Eso es todo lo que soy: un poco de carne, un breve hálito vital, y el guía interior»
-«Hay que tener siempre a punto estas dos disposiciones: una, la de ejecutar exclusivamente aquello que la razón de tu potestad real y legislativa te sugiera para favorecer a los hombres; otra, la de cambiar de actitud, caso de que alguien se presente a corregirte y disuadirte de alguna de tus opiniones».
-«Cuánto tiempo libre gana el que no mira qué dijo, hizo o pensó el vecino, sino exclusivamente qué hace él mismo, a fin de de que su acción sea justa, santa o enteramente buena».
-«Ama, admite el pequeño oficio que aprendiste; y pasa el rtesto de tu vida como persona que has confiado, con toda tu alma, todas tus cosas a los dioses, sin convertirte en un tirano ni en esclavo de ningún hombre».
-«Amóldate a las cosas que te han tocado en suerte; y a los hombres con los que te ha tocado en suerte vivir, ámalos, pero de verdad».

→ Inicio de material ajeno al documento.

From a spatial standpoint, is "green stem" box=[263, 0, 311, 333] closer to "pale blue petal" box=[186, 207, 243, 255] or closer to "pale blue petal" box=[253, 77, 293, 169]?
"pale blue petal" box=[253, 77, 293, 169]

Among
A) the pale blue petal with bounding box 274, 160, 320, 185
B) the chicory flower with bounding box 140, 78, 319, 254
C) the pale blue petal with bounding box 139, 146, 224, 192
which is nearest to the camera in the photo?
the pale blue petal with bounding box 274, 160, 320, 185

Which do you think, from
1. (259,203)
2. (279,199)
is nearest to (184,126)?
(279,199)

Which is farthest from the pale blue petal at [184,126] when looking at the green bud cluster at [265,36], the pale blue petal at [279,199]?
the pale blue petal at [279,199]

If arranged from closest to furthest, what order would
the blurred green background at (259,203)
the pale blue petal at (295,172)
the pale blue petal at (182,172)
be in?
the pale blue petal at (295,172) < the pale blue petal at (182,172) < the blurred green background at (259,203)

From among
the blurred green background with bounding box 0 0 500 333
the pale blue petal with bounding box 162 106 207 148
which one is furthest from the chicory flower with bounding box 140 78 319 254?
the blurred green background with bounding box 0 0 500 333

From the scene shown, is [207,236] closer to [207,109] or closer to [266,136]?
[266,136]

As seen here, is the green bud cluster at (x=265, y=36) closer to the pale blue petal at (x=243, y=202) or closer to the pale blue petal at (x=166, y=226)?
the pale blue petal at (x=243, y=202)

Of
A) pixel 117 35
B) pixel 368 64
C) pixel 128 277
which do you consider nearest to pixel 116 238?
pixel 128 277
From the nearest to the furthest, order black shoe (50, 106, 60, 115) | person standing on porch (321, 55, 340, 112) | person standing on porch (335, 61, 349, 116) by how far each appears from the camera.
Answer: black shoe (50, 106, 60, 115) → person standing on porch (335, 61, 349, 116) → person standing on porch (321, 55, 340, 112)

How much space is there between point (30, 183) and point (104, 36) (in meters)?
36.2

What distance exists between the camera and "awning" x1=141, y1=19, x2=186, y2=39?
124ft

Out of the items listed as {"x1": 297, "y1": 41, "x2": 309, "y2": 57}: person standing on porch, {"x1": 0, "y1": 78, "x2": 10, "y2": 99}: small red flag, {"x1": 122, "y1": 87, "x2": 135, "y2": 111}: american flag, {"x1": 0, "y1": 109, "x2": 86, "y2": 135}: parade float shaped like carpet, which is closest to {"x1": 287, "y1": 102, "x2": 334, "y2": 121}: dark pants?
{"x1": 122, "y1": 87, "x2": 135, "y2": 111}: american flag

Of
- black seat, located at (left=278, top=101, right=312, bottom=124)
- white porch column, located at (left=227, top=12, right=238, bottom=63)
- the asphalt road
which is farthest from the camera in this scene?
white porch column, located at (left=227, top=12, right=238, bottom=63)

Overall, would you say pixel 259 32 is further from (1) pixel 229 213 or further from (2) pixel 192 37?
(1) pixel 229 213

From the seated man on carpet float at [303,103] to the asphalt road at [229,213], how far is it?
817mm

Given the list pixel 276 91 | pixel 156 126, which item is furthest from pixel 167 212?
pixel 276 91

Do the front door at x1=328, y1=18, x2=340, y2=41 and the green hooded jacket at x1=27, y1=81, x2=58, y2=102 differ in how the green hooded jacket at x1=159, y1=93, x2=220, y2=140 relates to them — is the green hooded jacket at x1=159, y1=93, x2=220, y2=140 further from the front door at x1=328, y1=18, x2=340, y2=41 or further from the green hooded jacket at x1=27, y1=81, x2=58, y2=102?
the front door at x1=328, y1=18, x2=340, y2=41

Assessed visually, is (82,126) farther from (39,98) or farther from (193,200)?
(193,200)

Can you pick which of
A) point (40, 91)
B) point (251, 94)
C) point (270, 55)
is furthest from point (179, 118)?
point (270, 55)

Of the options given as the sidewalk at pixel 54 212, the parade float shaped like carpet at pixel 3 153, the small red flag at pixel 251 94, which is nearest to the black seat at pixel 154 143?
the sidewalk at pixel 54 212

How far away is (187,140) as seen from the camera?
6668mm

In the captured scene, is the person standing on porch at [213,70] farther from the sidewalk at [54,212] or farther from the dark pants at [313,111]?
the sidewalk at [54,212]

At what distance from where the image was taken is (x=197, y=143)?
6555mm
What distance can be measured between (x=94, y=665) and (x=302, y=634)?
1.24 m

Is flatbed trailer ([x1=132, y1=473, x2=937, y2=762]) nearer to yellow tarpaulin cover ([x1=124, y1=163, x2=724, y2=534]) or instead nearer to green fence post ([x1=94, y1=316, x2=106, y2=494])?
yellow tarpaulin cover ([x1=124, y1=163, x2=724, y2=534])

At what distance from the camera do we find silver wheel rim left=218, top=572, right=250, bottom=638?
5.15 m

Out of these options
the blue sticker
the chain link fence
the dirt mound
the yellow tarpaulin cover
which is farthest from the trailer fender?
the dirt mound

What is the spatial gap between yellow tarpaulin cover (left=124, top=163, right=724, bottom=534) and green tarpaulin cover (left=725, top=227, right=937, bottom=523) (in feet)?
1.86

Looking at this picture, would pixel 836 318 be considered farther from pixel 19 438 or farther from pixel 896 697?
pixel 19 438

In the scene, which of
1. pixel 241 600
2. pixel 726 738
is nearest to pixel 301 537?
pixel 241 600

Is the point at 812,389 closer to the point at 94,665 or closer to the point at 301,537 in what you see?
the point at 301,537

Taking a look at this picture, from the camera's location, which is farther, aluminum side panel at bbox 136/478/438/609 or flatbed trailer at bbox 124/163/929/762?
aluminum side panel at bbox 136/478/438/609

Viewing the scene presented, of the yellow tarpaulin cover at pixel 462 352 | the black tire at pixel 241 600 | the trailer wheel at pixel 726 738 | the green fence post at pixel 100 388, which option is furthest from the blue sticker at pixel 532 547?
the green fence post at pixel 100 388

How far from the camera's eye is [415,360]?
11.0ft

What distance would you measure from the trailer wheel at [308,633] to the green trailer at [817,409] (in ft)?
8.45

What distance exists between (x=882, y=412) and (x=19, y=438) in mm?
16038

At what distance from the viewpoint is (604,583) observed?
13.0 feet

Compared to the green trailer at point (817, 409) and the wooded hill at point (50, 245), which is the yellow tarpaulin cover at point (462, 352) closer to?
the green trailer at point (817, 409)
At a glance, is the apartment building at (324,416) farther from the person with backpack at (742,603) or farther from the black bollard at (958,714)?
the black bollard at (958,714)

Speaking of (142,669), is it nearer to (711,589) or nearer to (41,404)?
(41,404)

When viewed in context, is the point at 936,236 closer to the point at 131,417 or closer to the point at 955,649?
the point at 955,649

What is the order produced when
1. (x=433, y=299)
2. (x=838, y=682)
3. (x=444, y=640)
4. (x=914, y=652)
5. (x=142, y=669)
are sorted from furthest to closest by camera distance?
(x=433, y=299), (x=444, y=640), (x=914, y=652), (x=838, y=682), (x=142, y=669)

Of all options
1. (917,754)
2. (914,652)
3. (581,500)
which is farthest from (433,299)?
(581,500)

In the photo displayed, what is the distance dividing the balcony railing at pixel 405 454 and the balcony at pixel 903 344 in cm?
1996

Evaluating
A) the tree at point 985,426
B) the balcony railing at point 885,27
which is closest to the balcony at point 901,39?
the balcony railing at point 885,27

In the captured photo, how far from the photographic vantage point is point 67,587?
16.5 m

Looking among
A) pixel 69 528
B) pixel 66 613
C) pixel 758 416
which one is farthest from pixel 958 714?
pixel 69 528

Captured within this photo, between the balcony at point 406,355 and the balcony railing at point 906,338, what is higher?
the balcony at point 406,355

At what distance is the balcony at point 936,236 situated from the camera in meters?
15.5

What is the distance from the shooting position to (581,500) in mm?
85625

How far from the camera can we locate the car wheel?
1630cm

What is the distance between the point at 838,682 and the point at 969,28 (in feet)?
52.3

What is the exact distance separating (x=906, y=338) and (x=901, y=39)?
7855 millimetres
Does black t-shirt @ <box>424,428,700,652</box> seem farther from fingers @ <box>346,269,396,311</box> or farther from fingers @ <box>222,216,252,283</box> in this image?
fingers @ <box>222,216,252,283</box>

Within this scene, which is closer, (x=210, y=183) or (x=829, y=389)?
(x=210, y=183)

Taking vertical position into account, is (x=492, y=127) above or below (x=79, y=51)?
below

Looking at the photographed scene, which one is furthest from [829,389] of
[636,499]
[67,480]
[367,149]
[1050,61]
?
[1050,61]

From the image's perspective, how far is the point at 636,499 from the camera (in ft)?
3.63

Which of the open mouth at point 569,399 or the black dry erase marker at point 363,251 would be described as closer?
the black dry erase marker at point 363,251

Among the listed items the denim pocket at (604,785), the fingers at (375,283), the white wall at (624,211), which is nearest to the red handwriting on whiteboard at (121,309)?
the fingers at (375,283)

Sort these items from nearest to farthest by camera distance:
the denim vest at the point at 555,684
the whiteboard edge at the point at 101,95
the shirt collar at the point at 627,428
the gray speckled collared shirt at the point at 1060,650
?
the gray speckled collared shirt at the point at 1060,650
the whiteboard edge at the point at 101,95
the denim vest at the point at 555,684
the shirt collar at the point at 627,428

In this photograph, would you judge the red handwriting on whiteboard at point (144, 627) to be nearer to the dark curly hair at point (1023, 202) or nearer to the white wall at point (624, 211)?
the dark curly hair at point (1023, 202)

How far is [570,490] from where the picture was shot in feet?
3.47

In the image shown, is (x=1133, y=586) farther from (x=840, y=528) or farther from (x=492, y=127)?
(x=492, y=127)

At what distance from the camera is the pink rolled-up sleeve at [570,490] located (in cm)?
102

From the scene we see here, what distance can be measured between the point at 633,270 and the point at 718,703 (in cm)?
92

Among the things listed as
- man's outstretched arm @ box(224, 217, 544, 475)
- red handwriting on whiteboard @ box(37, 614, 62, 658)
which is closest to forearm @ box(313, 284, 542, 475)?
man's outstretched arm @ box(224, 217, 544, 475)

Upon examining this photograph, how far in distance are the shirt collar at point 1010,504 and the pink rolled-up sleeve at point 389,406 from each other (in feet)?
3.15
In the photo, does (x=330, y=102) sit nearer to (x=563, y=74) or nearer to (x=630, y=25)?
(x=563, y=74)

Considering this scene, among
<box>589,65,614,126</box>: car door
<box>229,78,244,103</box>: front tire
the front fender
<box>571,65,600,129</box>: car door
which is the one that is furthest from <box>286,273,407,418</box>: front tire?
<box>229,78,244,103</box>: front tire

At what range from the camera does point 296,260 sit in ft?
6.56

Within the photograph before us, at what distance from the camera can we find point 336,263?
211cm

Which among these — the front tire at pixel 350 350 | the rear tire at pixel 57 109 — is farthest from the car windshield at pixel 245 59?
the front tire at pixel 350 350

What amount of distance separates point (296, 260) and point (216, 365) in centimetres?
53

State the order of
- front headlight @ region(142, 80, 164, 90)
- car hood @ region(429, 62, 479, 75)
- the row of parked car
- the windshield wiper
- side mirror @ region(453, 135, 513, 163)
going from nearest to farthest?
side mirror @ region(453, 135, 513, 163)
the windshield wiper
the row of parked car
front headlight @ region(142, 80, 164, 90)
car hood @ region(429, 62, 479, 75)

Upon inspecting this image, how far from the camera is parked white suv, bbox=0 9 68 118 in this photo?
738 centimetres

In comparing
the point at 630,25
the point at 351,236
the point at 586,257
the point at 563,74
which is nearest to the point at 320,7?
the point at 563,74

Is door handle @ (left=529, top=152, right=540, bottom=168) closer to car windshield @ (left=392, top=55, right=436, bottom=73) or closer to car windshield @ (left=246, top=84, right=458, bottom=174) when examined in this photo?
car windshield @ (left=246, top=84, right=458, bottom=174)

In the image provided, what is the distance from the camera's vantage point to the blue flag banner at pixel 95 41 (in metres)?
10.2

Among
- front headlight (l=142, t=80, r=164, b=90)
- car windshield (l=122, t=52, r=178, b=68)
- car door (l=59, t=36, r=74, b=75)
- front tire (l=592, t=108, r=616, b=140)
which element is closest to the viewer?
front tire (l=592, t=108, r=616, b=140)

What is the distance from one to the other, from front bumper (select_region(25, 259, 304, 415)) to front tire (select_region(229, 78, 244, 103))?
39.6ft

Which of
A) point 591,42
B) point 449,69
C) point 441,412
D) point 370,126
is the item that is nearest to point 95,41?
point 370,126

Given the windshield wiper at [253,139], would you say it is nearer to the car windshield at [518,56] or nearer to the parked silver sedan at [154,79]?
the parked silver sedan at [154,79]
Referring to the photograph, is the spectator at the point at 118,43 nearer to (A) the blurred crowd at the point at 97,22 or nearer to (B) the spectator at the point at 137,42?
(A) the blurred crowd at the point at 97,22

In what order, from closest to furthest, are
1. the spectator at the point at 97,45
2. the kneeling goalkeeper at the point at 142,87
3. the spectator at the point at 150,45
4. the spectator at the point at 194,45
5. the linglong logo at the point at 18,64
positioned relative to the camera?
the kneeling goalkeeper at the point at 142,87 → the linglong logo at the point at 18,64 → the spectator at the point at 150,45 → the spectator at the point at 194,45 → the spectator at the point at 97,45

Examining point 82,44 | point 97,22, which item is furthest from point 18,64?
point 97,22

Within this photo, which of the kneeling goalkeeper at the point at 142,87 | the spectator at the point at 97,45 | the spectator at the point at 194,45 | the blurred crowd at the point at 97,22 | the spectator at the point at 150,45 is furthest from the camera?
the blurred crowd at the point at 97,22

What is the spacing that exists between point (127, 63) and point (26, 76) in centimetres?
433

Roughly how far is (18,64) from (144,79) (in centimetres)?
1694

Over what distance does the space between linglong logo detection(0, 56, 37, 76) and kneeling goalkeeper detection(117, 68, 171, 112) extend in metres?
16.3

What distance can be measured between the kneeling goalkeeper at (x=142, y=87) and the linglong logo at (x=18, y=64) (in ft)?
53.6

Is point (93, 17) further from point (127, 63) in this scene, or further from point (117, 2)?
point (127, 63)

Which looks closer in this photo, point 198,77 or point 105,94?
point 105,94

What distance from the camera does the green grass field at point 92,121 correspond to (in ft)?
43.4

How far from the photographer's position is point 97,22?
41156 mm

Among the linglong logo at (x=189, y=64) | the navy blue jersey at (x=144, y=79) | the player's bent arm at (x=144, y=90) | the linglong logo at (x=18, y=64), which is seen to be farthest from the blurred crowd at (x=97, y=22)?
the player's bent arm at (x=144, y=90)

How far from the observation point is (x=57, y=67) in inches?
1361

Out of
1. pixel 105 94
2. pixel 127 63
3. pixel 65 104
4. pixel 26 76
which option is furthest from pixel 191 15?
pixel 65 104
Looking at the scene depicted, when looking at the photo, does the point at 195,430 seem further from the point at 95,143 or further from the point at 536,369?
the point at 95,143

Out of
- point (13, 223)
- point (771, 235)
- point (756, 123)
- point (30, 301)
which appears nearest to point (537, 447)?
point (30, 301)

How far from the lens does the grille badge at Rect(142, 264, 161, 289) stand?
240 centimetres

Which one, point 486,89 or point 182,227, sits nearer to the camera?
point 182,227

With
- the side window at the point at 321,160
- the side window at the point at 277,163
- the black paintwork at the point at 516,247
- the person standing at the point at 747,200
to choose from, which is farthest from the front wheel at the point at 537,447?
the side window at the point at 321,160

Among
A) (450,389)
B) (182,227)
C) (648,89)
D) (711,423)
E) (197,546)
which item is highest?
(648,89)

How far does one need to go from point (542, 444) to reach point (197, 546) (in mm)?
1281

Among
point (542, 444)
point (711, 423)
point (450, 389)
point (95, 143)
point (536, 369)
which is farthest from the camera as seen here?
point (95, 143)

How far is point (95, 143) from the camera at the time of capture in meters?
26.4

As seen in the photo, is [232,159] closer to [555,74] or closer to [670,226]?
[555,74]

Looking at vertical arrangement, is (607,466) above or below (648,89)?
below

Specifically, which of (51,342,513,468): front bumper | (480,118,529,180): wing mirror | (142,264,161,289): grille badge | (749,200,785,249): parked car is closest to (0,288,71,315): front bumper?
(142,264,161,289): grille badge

-«Acuérdate, a partir de ahora, en todo suceso que te induzca a la aflicción, de utilizar este principio: No es eso un infortunio, sino una dicha soportarlo con dignidad».
-«Regocíjate y descansa en una sola cosa: en pasar de una acción útil a la sociedad a otra acción útil a la sociedad, teniendo siempre presente a Dios».
-«La perfección moral consiste en esto: en pasar cada día como si fuera el último, sin convulsiones, sin entorpecimientos, sin hipocresías».
Releyendo su obra, y más teniendo en cuenta la mediocridad cultural (y moral) de tantos de nuestros actuales políticos, asombra toparse con un estadista de esta categoría (al menos sobre el papel). Dan ganas de pensar que eran otros tiempos y otros hombres. Pero no es así, ya que hubo emperadores para todos los gustos. Marco Aurelio fue una excepción.